= SELECTED EXCERPT =

Throughout its military operation, Israel has repeatedly underscored the point that the war was targeting the Islamic Jihad Movement only, not Hamas or anyone else.
A somewhat similar scenario had transpired in May 2019 and again in November of the same year. The May clashes began when two Israeli soldiers were wounded by a Palestinian sniper at the fence separating besieged Gaza from Israel.
Mass weekly protests had taken place near the fence for years, demanding an end to the Israeli siege on the Gaza Strip. Over 200 unarmed Palestinians were killed by Israeli snipers, who were dispatched to the fence area as early as March 2018. The unexpected Palestinian shooting of the Israeli snipers was a temporary reversal of the bloody scene in that area.
Israel blamed the Islamic Jihad for the attack.
On May 3, Israel responded by bombing Hamas positions so that the latter may put pressure on the Islamic Jihad to cease its operations near the fence. The unstated goal, however, was to sow the seeds of disunity among Palestinian groups in Gaza who have, for years, operated under the umbrella of the joint armed operation room.
Like the latest August war, the 2019 war was also brief and deadly.
Another brief war followed in November, this time around involving the Islamic Jihad alone. Many Palestinians were killed and wounded.
Though Israel failed in breaking up Palestinian unity, a debate took place in Palestine, especially following the November clashes, as to why Hamas did not take a more active part in the fighting.
The conventional wisdom at the time was that Israel must not be allowed to impose the time, place and nature of the fight on the Palestinians, as was often the case, and that it is far more strategic for Palestinian Resistance to make these determinations.
That position might be defensible when understood in a historical context.
For Israel, maintaining the status quo in Gaza is politically and strategically advantageous.
Additionally, the status quo is financially profitable as new weapons are tested and sold at exorbitant prices, making Israel the world’s 10th-largest international weapons exporter over the past five years, as of 2022.
Israeli wars on Gaza are also a political insurance, as they reaffirm Washington’s support for Tel Aviv, via word and deed. “My support for Israel’s security is long-standing and unwavering,” US President Joe Biden said on August 7, as Israeli bombs rained over Gaza, killing 49 Palestinians, 17 of whom were children. It is the exact same position of every US administration in every Israeli war.
The Israeli military establishment too embraced this seemingly unchanging reality. The Israeli military refers to its occasional deadly war on Gaza as “mowing the grass”. Writing in the Jerusalem Post in May 2021, David M. Weinberg of the Jerusalem Institute for Strategy and Security explained the Israeli strategy in the most de-humanising terms: “Just like mowing your front lawn, this is constant, hard work. If you fail to do so, weeds grow wild, and snakes begin to slither around in the brush.”
For its part, the political establishment in Tel Aviv has learned to adapt and benefit from the routine violence. In 2015, former Israeli Prime Minister Benjamin Netanyahu summed up his country’s position in a short but loaded sentence: “I am asked if we will live forever by the sword, yes.”

= INFORMATION SHOWN =
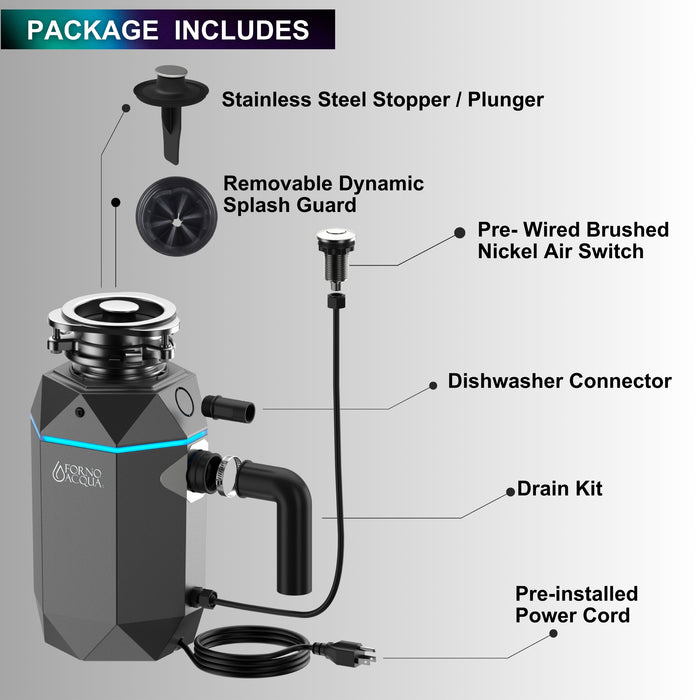 FORNO ACQUA BrightDiamond Black Onyx 1 HP Ultra-Quiet Garbage Disposal with Motion Sensor Light & Pre-Wired Air Switch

= WHAT YOU NEED TO DO =
1. In the passage on Israel's wars on Gaza, how early were Israeli snipers sent to the fence area?
2. Reproduce word for word the section of the passage on Israel's wars on Gaza that opens with the words containing "Though Israel failed" and closes with "and strategically advantageous.".

= OUTPUTS BY TASK =
1. As early as March 2018.

2.
Though Israel failed in breaking up Palestinian unity, a debate took place in Palestine, especially following the November clashes, as to why Hamas did not take a more active part in the fighting.
The conventional wisdom at the time was that Israel must not be allowed to impose the time, place and nature of the fight on the Palestinians, as was often the case, and that it is far more strategic for Palestinian Resistance to make these determinations.
That position might be defensible when understood in a historical context.
For Israel, maintaining the status quo in Gaza is politically and strategically advantageous.